Aim of the task | Beginning with the line that holds "How far from the camera" and ending with the last line below, repeat each line exactly, leaving any pictures out.
## BEGIN
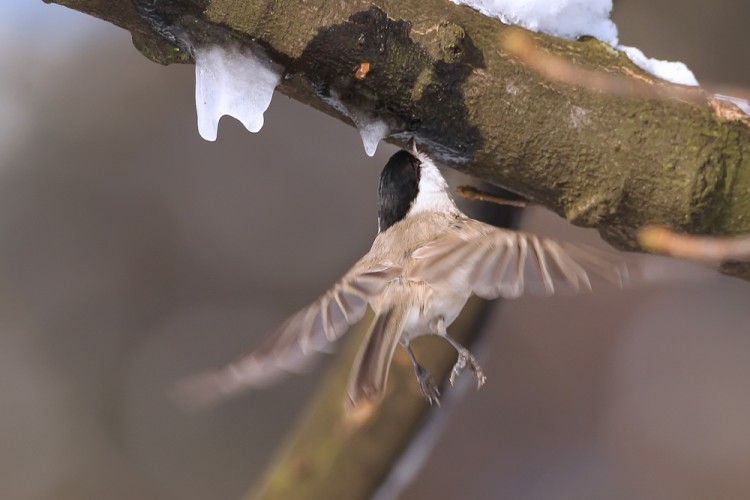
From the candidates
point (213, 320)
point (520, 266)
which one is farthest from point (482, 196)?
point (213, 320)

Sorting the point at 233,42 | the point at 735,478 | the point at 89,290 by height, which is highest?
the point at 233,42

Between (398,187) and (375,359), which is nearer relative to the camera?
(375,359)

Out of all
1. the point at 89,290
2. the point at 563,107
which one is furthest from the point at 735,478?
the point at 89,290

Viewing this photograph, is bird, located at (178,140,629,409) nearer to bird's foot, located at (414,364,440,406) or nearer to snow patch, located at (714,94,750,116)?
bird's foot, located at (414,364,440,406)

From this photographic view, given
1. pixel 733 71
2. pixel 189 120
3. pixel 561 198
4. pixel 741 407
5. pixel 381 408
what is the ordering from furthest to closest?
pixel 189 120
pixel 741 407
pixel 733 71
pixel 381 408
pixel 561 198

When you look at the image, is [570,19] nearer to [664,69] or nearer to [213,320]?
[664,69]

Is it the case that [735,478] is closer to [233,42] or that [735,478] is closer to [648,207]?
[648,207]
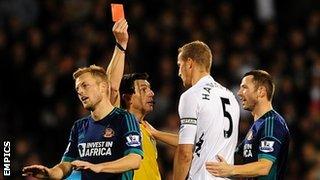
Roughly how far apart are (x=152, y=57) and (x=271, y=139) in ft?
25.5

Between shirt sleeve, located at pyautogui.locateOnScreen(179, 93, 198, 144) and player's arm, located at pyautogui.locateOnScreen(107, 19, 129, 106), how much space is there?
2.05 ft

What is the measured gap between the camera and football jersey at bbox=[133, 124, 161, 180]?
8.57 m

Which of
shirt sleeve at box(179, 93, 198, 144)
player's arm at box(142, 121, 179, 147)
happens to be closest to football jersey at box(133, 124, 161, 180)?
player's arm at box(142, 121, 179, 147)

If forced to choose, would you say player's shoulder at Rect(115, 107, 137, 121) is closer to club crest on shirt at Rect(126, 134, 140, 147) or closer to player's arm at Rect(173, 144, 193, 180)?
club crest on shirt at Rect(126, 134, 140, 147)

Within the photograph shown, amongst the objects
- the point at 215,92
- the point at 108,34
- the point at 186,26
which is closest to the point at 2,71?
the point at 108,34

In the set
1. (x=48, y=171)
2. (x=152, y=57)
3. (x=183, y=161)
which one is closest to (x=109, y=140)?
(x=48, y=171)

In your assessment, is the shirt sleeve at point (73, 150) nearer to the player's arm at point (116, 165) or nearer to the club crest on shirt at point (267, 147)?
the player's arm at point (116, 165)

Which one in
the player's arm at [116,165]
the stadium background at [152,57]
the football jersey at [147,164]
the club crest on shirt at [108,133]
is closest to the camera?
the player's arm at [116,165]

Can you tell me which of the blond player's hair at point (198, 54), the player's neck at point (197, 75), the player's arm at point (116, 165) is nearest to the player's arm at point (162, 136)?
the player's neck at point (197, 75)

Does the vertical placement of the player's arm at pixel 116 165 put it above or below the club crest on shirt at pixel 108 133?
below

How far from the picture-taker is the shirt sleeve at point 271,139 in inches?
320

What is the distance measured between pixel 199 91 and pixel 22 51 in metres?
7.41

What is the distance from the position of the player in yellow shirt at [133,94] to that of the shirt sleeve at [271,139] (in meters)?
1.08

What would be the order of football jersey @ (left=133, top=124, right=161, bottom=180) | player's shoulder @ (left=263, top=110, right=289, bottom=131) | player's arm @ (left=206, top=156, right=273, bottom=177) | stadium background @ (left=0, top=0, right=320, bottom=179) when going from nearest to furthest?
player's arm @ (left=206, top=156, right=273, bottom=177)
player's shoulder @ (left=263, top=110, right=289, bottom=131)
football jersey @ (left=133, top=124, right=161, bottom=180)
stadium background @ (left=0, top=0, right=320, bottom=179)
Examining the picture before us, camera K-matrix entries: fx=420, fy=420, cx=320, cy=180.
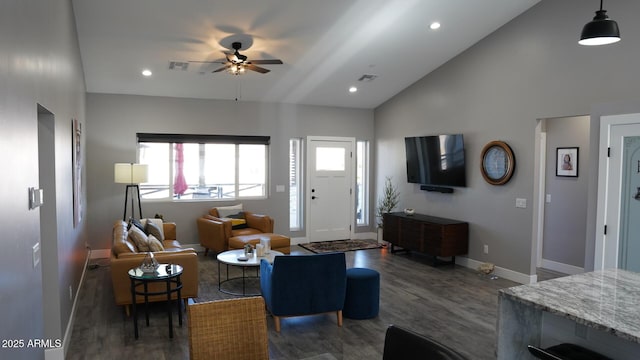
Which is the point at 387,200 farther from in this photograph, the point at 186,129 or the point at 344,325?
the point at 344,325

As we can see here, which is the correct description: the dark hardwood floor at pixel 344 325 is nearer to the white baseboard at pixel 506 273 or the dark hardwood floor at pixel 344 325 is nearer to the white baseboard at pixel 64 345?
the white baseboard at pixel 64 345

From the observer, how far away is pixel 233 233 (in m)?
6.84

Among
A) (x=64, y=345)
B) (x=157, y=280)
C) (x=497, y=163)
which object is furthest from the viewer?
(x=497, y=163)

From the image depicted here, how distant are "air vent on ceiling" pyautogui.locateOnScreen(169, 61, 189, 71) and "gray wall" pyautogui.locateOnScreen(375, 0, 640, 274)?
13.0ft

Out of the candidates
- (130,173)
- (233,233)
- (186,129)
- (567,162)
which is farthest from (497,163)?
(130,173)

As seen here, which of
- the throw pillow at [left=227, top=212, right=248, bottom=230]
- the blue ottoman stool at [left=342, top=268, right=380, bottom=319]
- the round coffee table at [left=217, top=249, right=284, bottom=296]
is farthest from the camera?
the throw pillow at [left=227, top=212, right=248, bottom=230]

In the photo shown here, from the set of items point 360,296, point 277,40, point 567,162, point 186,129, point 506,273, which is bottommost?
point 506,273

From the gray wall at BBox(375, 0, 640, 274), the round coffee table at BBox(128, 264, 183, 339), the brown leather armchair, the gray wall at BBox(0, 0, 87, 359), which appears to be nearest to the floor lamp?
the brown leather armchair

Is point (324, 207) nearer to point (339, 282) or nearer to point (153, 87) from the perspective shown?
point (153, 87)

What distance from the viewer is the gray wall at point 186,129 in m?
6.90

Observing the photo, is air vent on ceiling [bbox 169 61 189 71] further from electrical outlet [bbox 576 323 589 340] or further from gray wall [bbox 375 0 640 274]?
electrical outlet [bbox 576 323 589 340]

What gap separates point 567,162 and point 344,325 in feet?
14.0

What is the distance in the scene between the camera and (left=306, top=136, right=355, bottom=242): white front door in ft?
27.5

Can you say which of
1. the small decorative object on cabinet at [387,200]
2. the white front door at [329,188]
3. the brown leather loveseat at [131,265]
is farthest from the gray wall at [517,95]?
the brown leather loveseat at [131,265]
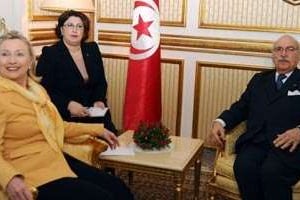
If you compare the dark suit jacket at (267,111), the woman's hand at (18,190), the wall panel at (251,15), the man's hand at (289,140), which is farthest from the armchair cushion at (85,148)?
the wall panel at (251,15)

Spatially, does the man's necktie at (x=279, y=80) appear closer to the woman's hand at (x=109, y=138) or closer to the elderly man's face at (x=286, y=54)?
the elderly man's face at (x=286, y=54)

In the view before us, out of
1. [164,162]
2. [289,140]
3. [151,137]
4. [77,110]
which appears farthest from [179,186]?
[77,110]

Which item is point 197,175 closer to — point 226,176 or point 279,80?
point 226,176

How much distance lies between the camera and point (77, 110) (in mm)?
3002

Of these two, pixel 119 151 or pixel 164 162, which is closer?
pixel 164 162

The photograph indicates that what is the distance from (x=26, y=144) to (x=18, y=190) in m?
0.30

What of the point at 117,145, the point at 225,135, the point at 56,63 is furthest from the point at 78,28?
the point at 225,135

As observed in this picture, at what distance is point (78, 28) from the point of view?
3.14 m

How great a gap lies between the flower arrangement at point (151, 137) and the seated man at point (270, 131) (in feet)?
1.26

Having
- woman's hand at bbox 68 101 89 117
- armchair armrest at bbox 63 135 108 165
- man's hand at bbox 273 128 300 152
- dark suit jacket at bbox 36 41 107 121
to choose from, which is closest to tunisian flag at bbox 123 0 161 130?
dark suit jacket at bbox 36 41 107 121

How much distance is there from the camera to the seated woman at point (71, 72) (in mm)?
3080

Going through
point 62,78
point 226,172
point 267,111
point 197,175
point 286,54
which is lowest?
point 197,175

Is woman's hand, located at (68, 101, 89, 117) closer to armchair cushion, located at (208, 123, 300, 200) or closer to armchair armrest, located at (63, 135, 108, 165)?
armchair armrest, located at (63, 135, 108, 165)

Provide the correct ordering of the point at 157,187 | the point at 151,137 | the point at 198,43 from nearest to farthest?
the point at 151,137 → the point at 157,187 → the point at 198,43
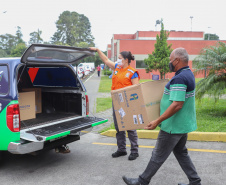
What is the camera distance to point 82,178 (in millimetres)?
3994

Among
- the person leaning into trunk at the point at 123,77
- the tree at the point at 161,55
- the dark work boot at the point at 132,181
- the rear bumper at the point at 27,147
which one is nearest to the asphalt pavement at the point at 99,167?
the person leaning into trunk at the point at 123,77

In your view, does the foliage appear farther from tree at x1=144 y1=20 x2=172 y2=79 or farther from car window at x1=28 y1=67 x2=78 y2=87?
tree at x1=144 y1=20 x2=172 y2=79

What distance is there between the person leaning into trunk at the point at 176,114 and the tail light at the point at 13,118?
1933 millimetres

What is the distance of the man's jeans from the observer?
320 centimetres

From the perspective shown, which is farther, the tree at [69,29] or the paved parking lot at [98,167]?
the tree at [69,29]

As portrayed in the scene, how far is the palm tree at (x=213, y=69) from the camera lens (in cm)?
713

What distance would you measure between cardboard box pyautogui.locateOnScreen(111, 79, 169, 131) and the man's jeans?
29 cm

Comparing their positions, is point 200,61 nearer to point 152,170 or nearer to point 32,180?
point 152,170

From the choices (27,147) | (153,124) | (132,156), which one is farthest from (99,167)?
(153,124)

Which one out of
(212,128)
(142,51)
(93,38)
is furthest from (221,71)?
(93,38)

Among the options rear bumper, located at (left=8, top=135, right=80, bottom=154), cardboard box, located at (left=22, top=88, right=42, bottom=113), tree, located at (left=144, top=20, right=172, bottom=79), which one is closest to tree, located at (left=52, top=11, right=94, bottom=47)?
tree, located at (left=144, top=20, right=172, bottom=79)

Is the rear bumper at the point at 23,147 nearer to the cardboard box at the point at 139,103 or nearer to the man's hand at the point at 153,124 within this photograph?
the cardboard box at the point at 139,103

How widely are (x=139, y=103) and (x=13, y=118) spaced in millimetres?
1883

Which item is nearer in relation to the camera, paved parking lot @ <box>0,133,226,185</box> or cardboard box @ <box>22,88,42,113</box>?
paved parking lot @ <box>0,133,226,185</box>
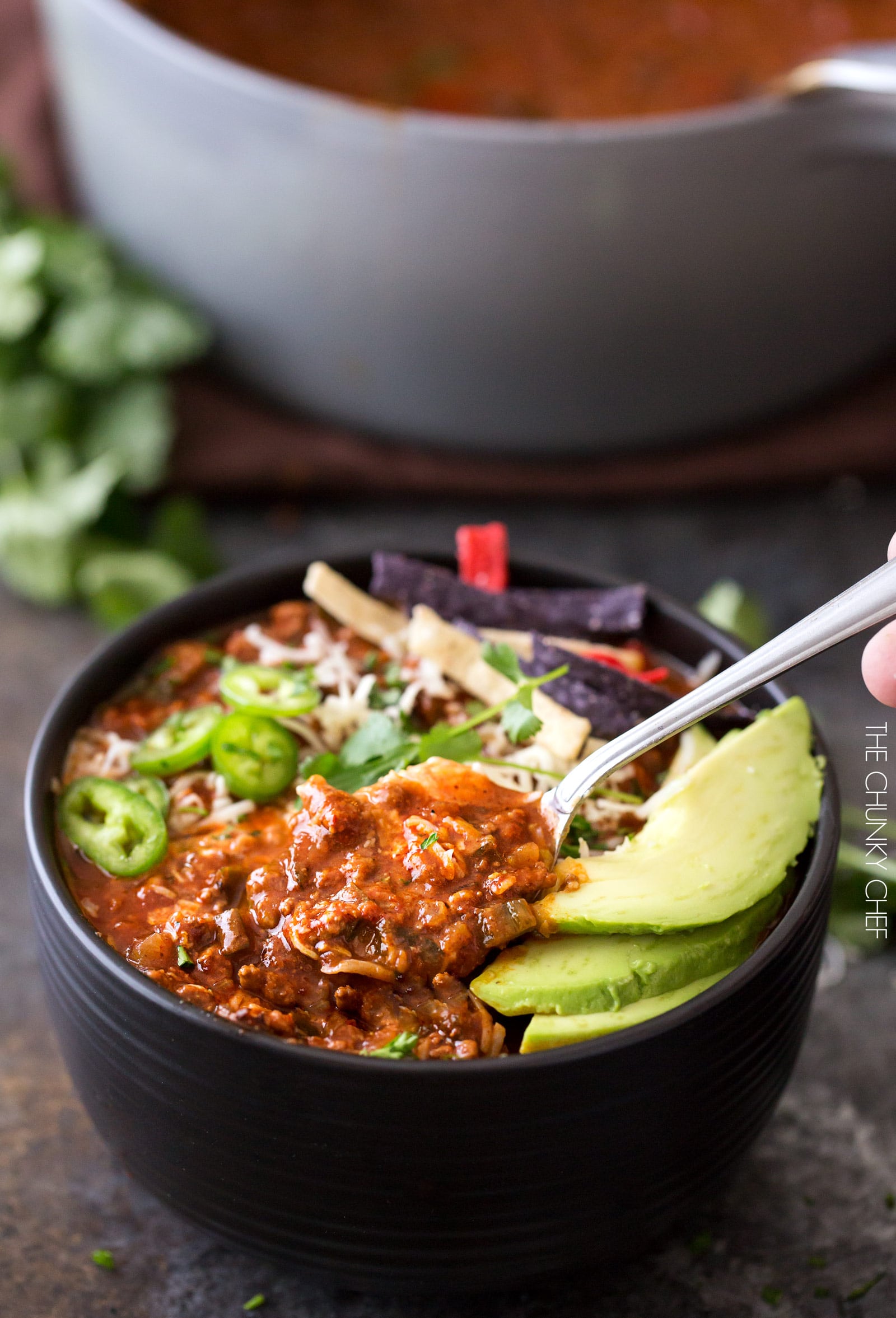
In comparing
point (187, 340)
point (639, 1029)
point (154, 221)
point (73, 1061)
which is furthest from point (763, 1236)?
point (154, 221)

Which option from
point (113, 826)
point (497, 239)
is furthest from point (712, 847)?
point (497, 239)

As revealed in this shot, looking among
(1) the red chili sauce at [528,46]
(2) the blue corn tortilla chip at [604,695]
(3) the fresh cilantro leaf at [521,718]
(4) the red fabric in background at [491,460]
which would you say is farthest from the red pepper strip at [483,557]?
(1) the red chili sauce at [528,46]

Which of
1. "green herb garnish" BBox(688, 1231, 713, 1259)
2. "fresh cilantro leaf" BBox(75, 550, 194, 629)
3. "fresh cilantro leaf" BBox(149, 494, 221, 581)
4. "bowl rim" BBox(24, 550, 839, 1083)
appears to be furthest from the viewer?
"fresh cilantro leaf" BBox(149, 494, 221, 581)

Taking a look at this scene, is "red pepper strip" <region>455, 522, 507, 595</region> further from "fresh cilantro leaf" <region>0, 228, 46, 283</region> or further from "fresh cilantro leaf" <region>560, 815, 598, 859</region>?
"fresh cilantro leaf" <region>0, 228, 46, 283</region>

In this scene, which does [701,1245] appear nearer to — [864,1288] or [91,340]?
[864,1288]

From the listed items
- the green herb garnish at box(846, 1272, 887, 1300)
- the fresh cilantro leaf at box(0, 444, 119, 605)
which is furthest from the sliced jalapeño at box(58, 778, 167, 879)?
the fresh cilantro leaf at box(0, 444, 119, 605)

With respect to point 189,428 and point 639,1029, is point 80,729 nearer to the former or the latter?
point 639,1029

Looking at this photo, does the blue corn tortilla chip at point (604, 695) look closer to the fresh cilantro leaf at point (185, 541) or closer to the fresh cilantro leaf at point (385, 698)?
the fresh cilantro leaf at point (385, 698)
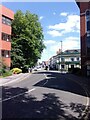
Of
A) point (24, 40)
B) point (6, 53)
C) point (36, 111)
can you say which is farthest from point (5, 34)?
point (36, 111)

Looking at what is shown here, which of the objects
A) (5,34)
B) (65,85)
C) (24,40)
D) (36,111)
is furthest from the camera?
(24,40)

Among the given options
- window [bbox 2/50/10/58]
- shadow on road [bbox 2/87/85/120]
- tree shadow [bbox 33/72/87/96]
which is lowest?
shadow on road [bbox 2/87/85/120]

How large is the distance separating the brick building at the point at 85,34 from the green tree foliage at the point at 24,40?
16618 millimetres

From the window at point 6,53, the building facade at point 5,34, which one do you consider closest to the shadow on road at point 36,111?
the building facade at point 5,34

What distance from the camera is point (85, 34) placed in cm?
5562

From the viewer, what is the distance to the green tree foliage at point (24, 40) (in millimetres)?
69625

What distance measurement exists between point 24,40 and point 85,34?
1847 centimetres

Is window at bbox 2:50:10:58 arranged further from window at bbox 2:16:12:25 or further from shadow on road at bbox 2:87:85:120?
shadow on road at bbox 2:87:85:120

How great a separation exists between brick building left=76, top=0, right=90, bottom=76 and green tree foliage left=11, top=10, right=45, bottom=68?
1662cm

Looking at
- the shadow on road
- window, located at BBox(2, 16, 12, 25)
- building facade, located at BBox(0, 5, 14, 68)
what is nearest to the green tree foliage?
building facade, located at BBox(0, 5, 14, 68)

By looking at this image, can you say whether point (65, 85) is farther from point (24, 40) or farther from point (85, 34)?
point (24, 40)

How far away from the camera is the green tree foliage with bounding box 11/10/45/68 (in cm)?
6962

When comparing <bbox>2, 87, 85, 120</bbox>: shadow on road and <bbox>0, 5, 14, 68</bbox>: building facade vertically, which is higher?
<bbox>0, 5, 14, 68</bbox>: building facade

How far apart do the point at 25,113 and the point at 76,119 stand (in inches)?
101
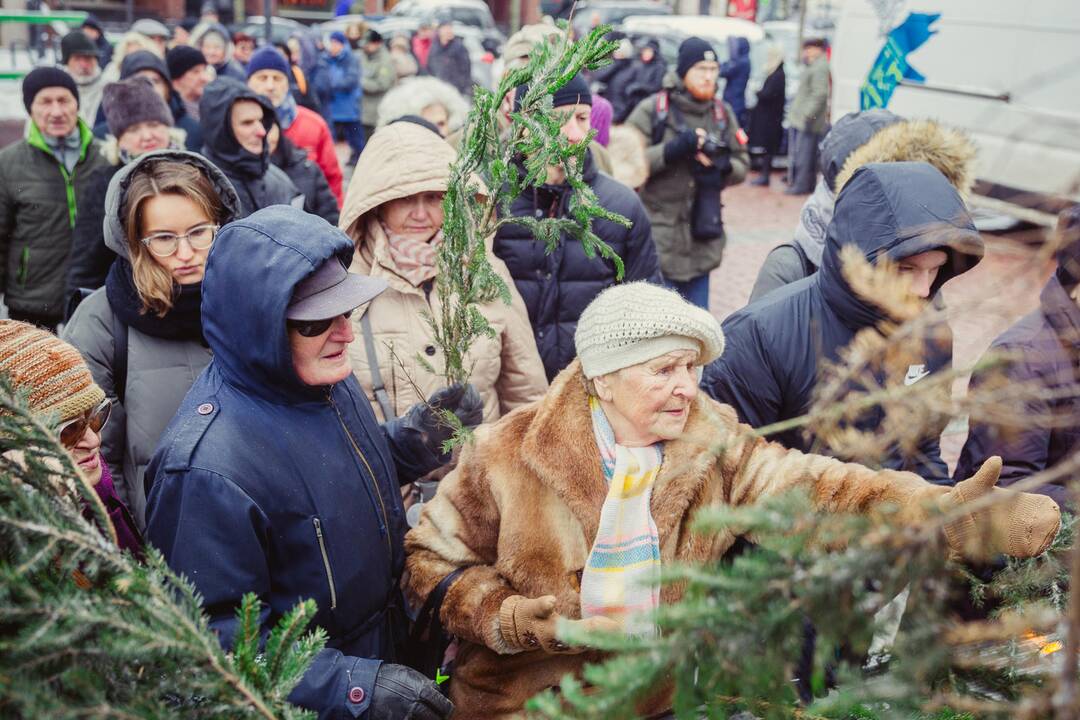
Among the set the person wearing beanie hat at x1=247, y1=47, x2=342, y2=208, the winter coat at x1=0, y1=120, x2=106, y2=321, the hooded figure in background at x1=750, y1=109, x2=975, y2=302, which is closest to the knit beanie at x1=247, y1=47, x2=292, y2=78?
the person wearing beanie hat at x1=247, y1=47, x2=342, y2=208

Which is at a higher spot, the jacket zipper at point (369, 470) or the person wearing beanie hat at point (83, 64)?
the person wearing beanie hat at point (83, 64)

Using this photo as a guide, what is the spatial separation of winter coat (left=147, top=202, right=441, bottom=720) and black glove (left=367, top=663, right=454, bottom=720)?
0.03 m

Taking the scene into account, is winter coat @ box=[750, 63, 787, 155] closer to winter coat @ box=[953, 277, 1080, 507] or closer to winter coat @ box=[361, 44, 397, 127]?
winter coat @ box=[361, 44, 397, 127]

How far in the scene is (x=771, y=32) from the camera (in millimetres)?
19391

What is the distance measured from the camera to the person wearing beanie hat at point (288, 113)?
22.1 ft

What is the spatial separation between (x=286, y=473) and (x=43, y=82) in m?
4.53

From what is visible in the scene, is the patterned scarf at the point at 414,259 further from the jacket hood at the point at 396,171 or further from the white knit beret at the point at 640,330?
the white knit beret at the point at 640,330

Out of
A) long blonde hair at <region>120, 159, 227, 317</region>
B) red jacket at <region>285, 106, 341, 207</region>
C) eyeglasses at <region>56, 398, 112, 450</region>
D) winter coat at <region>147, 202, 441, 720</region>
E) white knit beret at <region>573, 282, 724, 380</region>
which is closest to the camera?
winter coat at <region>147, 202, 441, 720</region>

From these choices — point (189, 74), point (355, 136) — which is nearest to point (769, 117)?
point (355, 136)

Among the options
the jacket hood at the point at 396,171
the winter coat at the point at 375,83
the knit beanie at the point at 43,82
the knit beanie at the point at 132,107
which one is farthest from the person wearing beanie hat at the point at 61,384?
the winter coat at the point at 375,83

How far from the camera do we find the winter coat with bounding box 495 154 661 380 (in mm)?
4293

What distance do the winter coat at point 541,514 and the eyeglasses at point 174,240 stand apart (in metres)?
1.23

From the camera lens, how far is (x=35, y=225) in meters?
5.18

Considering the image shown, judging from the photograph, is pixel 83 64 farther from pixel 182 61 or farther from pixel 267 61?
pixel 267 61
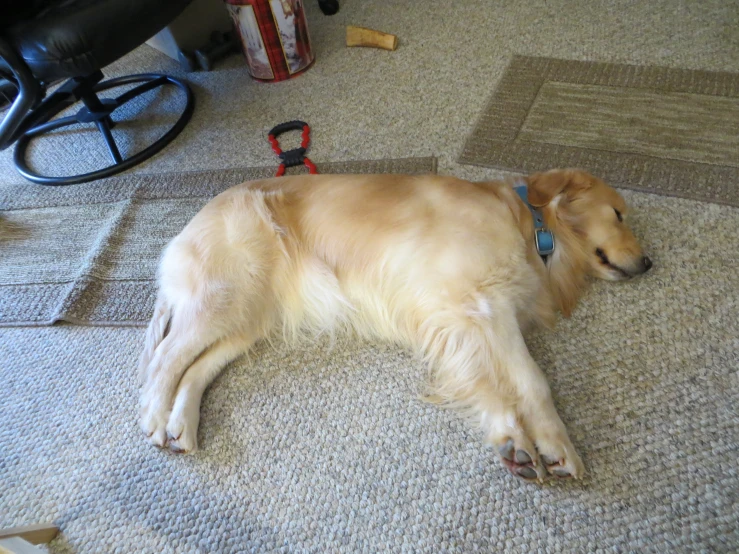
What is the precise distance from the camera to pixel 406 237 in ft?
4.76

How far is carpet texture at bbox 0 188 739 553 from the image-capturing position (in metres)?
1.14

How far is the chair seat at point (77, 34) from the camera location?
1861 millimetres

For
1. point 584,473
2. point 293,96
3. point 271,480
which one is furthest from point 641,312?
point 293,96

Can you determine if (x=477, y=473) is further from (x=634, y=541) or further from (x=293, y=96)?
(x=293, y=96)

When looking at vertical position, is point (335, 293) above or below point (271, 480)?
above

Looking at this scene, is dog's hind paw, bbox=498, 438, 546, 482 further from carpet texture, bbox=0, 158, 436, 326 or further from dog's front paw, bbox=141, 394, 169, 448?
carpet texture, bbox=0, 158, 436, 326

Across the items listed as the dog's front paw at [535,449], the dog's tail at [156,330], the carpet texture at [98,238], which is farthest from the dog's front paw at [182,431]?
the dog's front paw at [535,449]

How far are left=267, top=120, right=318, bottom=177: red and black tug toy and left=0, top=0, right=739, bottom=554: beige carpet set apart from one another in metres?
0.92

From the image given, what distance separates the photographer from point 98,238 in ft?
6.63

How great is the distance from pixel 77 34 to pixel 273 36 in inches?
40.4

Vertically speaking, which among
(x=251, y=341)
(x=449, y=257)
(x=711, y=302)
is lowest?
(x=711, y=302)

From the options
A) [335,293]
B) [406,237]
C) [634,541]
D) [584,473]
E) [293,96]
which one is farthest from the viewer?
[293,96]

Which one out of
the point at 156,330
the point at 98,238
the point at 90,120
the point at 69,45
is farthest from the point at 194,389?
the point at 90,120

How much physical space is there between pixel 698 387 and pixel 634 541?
## END
Exercise response |
How far from the camera do we find the winter coat with bounding box 495 154 661 380 (in mm)?
4293

What distance do the winter coat at point 541,514 and the eyeglasses at point 174,240 stand apart (in metres)?
1.23

From the camera lens, how far is (x=35, y=225) in meters?
5.18

Considering the image shown, judging from the photograph, is pixel 83 64 farther from pixel 182 61 or farther from pixel 267 61?
pixel 267 61
What is the precise distance from the camera to pixel 406 237 in ft?
4.76

How far is carpet texture at bbox 0 188 739 553 from the image-capturing position (in metres)?
1.14

How far is the chair seat at point (77, 34) from the camera location?
1861 millimetres

For
1. point 584,473
2. point 293,96
3. point 271,480
which one is furthest from point 641,312?
point 293,96

Can you determine if (x=477, y=473) is further from (x=634, y=541) or further from (x=293, y=96)?
(x=293, y=96)

When looking at vertical position, is point (335, 293) above or below point (271, 480)?
above

Looking at this scene, is dog's hind paw, bbox=498, 438, 546, 482 further from carpet texture, bbox=0, 158, 436, 326 or further from dog's front paw, bbox=141, 394, 169, 448?
carpet texture, bbox=0, 158, 436, 326

Across the items listed as the dog's front paw at [535,449], the dog's tail at [156,330], the carpet texture at [98,238], which is farthest from the dog's front paw at [182,431]?
the dog's front paw at [535,449]

How far are left=267, top=120, right=318, bottom=177: red and black tug toy and left=0, top=0, right=739, bottom=554: beige carpet set apart from one another in metres?
0.92

From the image given, what distance separates the photographer from point 98,238 in ft?
6.63

How great is the distance from pixel 77 34 to pixel 273 36 in inches?
40.4

Vertically speaking, which among
(x=251, y=341)
(x=449, y=257)
(x=711, y=302)
is lowest?
(x=711, y=302)

From the options
A) [335,293]
B) [406,237]
C) [634,541]
D) [584,473]
E) [293,96]
which one is farthest from the viewer?
[293,96]

Which one out of
the point at 156,330
the point at 98,238
the point at 90,120
the point at 69,45
is farthest from the point at 194,389?
the point at 90,120

How much physical space is there between pixel 698 387 and pixel 634 541?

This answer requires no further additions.